As regards aluminium, a separate DOC fact sheet states that U.S. aluminium imports grew by 18 percent last year while domestic production declined by 47 percent. Of the eight aluminium smelters based in the United States at the beginning of 2016, seven have either shut down, reduced production or are idle. U.S. imports of mainland Chinese aluminium have grown briskly in recent years, including a 183 percent jump in imports of semi-fabricated aluminium during 2012-2015 as well as an increase from zero in 2004 to 22 percent currently in the share of the U.S. market held by imports of mainland Chinese aluminium foil.

The domestic aluminium industry is pursuing various tactics aimed at combatting a range of unfair trade practices that are allegedly being pursued by mainland Chinese aluminium producers and exporters. For example, the industry is a strong supporter of the dispute settlement case launched by the United States at the WTO on 12 January 2017 involving allegations that Beijing provides illegal subsidies to certain producers of primary aluminium. The United States contends that mainland China ostensibly provides such subsidies through artificially cheap loans from banks as well as artificially low-priced inputs for aluminium production, such as coal, electricity and alumina. The United States argues that these subsidies have led to a chronic state of overcapacity that has in turn resulted in price-related and other harmful effects on a global basis. The industry also supports the on-going AD and CV investigations of mainland Chinese aluminium foil made from an aluminium alloy that contains between 92 and 99 percent aluminium.

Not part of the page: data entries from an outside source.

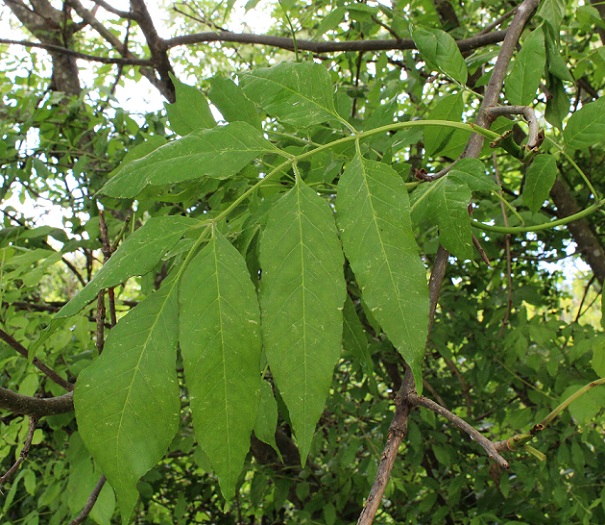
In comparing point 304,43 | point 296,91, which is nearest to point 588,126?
point 296,91

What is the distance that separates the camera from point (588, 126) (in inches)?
31.9

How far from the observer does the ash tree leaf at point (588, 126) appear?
2.62ft

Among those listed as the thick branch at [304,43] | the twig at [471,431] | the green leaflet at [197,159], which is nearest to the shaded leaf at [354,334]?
the twig at [471,431]

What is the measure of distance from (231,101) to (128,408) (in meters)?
0.47

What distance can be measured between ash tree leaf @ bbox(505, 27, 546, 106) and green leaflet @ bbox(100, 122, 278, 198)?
33 centimetres

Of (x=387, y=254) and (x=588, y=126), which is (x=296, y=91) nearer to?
(x=387, y=254)

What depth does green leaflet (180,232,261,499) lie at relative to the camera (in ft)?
1.75

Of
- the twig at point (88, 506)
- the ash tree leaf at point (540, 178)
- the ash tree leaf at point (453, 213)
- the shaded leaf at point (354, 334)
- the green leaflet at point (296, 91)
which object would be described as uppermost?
the green leaflet at point (296, 91)

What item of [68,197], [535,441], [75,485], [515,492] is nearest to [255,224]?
[75,485]

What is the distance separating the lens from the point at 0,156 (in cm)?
187

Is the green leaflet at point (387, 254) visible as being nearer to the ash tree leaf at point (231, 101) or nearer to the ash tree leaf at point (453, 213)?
the ash tree leaf at point (453, 213)

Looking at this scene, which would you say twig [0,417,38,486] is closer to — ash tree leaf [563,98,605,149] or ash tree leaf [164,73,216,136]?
ash tree leaf [164,73,216,136]

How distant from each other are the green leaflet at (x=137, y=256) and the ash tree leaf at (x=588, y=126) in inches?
20.0

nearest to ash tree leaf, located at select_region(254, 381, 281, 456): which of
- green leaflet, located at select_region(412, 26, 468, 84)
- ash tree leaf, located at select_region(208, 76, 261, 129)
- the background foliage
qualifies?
the background foliage
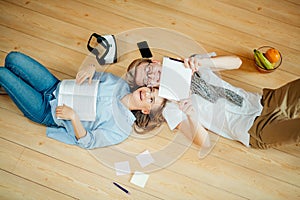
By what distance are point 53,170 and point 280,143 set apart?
842mm

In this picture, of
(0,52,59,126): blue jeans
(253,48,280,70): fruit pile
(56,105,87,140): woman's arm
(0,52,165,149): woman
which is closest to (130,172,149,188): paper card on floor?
(0,52,165,149): woman

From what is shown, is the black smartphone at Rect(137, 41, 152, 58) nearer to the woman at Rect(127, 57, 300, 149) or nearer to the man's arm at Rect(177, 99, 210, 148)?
the woman at Rect(127, 57, 300, 149)

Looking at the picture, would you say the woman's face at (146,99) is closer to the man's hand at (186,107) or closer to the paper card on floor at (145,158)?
the man's hand at (186,107)

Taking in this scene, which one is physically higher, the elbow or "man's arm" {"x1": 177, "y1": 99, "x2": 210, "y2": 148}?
the elbow

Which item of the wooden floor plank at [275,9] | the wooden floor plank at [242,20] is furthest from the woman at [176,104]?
the wooden floor plank at [275,9]

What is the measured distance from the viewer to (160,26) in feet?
5.16

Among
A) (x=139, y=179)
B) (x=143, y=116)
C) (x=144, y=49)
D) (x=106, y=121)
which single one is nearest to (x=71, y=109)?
(x=106, y=121)

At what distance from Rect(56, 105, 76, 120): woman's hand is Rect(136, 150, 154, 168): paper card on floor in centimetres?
31

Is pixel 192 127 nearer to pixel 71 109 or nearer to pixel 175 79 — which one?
pixel 175 79

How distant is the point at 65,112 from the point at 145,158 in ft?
1.18

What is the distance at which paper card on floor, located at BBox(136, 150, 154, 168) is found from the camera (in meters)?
1.32

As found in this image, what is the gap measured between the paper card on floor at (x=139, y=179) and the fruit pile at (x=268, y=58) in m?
0.68

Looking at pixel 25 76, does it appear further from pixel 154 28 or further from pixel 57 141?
pixel 154 28

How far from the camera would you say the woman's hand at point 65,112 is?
119 cm
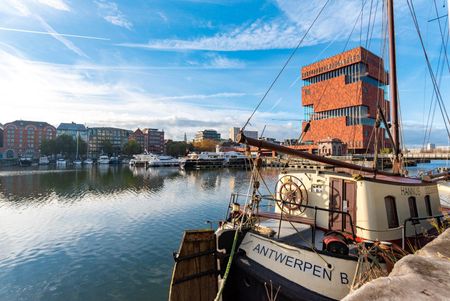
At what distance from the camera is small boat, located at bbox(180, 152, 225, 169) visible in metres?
87.9

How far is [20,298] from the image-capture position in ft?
33.0

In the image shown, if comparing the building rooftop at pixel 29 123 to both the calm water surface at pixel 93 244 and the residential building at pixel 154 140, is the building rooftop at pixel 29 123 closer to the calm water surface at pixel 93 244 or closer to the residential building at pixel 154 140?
the residential building at pixel 154 140

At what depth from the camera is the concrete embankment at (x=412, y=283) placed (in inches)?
93.0

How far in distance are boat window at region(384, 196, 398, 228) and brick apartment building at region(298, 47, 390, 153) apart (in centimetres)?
6939

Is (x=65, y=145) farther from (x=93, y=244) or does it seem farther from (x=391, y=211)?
(x=391, y=211)

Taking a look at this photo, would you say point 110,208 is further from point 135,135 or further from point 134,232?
point 135,135

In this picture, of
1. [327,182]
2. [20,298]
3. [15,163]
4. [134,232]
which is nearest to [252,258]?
[327,182]

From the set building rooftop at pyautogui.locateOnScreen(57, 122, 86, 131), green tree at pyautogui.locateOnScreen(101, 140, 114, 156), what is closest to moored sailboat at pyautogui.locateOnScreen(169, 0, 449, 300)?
green tree at pyautogui.locateOnScreen(101, 140, 114, 156)

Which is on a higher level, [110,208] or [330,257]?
[330,257]

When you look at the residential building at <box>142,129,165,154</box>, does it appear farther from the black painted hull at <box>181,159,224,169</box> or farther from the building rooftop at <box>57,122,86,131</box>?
the black painted hull at <box>181,159,224,169</box>

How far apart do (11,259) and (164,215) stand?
10.8 metres

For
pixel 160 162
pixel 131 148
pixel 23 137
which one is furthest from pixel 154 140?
pixel 160 162

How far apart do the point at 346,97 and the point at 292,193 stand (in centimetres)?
8290

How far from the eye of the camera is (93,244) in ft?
51.7
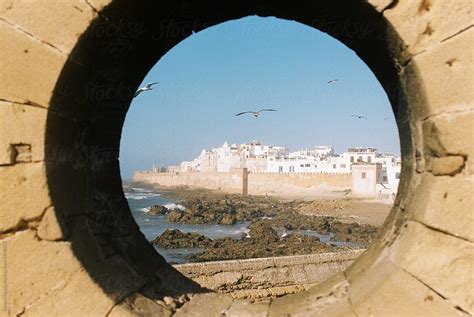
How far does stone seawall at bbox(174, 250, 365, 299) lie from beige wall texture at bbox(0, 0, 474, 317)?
7.02 m

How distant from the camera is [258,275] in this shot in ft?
33.0

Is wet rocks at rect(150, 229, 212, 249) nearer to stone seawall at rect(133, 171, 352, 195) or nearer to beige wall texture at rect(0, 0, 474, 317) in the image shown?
beige wall texture at rect(0, 0, 474, 317)

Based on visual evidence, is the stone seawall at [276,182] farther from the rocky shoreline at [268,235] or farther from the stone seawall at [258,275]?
the stone seawall at [258,275]

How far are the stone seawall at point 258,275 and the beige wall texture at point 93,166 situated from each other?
7.02m

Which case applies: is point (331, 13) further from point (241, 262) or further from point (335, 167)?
point (335, 167)

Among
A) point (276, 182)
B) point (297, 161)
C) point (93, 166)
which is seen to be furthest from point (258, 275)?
point (297, 161)

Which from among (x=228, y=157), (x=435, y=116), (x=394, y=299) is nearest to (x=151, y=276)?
(x=394, y=299)

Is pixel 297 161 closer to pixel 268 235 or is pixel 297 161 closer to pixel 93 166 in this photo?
pixel 268 235

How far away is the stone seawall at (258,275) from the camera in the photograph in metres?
9.55

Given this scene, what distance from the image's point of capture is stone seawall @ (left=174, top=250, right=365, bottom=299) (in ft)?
31.3

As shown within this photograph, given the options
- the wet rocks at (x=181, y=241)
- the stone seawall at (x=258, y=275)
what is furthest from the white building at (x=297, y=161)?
the stone seawall at (x=258, y=275)

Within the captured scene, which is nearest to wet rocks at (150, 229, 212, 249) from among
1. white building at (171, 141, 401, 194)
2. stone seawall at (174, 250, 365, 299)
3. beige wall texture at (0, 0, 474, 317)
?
stone seawall at (174, 250, 365, 299)

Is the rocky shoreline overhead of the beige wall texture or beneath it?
beneath

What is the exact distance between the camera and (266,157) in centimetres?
9056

Meanwhile, United Steelworkers, the largest industrial labour union in North America, is urging the Committee on Foreign Investment in the United States to reject the proposed acquisition of U.S. aluminium manufacturer Aleris Corporation by Zhongwang USA, a subsidiary of the mainland China-based Zhongwang International Group. The labour union stated in an 8 May letter to Treasury Secretary Steven Mnuchin that this transaction was recently withdrawn and then refiled to gain more time for CFIUS to review it. United Steelworkers contends, among other things, that if CFIUS approves the transaction mainland Chinese interests would acquire greater control over the aluminium industry and enhance their access to key technologies.